Rows from a dataset:
- - -
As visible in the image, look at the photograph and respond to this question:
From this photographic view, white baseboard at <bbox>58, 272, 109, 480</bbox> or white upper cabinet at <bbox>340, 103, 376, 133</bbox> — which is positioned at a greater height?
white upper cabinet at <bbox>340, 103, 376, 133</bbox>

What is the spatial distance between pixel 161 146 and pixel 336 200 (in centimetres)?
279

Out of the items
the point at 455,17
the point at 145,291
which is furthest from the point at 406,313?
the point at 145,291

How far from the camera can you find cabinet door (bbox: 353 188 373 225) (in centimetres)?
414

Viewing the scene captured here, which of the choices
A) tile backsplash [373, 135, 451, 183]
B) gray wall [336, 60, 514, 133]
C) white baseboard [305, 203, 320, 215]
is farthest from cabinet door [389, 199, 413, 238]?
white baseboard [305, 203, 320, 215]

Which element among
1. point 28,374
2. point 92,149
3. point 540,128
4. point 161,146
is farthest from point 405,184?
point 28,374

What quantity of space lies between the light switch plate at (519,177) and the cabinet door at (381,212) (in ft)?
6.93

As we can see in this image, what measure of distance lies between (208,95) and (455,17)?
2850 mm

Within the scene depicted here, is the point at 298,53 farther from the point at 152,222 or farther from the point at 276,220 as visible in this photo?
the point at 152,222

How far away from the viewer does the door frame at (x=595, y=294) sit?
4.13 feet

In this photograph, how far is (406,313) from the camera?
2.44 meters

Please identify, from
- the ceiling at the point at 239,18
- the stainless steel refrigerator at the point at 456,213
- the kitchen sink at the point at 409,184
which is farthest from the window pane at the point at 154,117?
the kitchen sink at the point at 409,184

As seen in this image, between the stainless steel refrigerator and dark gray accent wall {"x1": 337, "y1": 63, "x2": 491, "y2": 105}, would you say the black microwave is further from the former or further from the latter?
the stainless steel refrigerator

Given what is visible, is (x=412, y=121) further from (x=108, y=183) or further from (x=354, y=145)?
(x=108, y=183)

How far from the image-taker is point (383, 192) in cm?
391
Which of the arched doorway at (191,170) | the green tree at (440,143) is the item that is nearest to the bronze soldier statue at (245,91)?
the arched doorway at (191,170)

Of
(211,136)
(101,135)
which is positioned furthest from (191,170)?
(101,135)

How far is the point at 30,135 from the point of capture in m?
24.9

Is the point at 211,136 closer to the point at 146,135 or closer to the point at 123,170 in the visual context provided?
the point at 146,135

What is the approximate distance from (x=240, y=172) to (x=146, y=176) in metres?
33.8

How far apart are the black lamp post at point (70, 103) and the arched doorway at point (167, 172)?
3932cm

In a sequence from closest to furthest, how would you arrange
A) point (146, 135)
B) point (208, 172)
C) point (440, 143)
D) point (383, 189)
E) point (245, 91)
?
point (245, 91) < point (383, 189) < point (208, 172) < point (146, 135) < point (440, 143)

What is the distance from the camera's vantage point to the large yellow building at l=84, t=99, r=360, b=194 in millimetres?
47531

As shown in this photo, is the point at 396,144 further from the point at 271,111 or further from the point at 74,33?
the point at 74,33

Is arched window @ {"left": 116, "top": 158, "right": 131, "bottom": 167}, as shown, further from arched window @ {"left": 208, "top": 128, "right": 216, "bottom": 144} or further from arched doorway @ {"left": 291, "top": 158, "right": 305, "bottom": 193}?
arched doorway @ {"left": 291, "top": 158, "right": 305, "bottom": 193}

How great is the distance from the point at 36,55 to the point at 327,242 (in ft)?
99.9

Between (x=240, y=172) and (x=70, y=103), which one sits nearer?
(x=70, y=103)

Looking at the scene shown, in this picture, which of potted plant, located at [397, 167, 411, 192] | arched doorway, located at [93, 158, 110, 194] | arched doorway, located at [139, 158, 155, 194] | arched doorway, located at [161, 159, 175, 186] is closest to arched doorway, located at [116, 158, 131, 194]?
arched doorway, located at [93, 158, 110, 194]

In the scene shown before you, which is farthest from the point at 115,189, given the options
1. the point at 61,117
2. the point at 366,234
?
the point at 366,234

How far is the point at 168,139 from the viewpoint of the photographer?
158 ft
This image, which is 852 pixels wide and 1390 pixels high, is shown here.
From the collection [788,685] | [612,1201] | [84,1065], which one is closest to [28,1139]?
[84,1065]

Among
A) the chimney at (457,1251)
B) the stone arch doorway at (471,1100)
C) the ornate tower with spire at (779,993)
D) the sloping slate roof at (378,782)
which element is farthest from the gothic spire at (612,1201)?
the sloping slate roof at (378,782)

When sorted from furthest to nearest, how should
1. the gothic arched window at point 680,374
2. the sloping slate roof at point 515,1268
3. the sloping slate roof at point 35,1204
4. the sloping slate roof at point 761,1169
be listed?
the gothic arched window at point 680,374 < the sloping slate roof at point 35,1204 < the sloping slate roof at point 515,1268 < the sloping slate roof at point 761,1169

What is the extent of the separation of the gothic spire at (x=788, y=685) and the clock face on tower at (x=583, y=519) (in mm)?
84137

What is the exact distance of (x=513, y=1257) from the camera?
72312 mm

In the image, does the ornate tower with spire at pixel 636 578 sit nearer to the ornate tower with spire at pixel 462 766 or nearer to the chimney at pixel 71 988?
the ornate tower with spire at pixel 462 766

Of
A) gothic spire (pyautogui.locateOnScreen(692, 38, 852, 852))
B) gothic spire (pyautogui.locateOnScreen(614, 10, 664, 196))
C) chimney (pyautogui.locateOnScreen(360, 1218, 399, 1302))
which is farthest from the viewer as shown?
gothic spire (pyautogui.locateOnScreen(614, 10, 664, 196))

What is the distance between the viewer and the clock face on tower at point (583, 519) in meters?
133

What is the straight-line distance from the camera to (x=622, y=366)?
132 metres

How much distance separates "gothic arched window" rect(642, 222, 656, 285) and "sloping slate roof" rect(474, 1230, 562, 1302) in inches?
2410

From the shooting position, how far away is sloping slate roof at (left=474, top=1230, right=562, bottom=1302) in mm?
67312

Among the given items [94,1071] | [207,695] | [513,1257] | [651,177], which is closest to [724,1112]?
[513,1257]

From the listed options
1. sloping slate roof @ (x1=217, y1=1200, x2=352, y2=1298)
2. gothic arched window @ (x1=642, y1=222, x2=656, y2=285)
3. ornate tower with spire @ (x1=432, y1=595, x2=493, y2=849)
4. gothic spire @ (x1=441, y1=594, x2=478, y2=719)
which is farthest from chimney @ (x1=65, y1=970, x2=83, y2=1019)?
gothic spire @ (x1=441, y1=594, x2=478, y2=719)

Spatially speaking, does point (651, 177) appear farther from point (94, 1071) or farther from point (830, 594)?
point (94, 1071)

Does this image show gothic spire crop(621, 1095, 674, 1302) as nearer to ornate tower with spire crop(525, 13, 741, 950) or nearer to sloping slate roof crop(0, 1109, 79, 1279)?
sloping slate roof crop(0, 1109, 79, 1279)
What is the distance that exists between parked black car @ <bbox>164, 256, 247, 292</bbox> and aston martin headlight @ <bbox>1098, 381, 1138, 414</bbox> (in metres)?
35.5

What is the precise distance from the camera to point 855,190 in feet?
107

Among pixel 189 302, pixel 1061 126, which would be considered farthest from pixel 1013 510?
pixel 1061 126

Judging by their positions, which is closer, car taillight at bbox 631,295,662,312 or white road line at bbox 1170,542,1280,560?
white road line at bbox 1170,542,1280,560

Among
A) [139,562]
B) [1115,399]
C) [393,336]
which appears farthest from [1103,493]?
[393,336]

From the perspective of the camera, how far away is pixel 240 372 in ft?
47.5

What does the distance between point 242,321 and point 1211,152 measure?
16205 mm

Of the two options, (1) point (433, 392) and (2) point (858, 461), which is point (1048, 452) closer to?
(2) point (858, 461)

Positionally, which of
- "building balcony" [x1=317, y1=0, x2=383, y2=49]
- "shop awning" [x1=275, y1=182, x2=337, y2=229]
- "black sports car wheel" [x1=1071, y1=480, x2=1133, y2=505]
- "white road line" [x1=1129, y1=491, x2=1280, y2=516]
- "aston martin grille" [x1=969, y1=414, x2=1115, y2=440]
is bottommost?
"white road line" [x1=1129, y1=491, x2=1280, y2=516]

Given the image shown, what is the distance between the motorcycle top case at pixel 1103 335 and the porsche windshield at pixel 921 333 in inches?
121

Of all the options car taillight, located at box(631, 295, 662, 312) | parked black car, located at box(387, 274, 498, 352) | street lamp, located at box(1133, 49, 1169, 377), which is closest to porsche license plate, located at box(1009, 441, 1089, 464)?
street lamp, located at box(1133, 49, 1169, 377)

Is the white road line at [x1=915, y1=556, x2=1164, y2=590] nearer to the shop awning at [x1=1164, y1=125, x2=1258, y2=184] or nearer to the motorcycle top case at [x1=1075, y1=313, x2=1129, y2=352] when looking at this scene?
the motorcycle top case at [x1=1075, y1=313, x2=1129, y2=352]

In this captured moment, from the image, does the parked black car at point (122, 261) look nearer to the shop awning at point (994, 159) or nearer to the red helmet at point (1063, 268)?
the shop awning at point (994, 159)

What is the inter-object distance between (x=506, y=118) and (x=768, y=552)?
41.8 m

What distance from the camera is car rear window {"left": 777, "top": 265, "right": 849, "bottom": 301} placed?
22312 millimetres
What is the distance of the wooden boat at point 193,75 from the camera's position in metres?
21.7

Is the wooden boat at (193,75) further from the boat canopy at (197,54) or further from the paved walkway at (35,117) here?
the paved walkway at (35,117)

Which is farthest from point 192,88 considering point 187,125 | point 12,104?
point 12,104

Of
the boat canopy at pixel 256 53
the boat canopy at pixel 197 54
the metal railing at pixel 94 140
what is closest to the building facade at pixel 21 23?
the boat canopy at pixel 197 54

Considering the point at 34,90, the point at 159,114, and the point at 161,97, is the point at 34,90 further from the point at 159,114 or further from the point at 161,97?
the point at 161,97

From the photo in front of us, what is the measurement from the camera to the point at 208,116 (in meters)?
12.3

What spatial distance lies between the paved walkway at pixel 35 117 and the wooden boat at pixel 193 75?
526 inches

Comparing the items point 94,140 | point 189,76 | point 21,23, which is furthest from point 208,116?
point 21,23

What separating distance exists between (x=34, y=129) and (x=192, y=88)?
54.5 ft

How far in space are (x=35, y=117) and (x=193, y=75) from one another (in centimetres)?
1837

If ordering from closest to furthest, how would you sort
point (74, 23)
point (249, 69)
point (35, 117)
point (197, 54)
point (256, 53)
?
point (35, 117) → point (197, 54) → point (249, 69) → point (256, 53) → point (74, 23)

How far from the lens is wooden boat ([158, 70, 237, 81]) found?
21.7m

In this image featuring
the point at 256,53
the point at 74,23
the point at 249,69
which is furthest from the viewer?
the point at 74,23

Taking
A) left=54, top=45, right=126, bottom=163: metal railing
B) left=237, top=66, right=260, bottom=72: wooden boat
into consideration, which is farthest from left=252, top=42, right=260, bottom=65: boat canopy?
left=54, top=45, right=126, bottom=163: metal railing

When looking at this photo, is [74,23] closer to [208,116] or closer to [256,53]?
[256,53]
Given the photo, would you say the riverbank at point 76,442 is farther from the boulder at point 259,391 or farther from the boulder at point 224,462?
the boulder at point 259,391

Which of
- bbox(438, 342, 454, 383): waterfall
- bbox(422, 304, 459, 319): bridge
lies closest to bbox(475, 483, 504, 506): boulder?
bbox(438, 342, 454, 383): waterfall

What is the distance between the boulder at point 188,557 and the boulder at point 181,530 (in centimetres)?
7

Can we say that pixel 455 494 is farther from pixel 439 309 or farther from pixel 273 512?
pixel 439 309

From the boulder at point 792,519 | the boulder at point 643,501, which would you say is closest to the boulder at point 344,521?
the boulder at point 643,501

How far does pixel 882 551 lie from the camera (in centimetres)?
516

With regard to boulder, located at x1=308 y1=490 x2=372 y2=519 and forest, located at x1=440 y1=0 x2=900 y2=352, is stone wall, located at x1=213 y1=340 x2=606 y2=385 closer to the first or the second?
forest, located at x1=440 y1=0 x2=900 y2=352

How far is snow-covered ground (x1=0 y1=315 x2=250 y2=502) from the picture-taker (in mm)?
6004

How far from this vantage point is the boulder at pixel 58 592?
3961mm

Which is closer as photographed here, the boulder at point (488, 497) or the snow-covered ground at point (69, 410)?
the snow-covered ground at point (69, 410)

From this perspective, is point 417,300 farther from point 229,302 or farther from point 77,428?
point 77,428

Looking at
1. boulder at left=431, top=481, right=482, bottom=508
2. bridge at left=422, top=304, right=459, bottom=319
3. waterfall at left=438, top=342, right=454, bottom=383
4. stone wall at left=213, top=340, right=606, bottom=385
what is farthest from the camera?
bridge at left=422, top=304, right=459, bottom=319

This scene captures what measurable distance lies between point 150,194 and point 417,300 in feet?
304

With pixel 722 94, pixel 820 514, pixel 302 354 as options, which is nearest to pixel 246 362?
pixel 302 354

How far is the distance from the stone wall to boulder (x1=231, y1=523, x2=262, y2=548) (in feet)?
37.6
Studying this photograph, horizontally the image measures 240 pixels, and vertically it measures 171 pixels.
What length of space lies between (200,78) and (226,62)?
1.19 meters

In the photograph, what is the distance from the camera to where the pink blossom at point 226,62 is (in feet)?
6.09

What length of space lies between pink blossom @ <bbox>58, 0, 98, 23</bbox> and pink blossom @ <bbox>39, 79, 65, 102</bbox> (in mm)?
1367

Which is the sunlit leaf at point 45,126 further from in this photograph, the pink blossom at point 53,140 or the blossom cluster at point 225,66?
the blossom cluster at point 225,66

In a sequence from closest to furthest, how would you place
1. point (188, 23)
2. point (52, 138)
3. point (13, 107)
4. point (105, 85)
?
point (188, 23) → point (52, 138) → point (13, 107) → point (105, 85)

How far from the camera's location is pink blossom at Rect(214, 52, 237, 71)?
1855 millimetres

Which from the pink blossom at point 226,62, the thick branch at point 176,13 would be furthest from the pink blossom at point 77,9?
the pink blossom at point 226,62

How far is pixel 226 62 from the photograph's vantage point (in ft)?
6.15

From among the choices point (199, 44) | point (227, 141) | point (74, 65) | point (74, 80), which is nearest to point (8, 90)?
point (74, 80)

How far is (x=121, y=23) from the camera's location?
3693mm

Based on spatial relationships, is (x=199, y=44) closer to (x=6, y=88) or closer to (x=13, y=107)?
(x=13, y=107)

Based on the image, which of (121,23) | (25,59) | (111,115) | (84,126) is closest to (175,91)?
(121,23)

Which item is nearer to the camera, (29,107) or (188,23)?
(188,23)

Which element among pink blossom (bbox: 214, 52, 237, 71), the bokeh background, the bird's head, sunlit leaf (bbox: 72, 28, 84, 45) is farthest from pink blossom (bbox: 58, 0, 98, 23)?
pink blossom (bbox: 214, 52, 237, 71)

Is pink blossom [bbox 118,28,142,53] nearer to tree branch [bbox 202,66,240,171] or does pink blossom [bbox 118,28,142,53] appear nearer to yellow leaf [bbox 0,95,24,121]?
- - -
SHORT EXERCISE: Update the lines from the start of the entries up to and including the line with "From this photographic" by replacing "respond" with "reply". Leave everything else unchanged.

REPLY:
As visible in the image, look at the photograph and reply to this question:
From this photographic view, white baseboard at <bbox>58, 272, 109, 480</bbox> or white upper cabinet at <bbox>340, 103, 376, 133</bbox> — which is positioned at a greater height?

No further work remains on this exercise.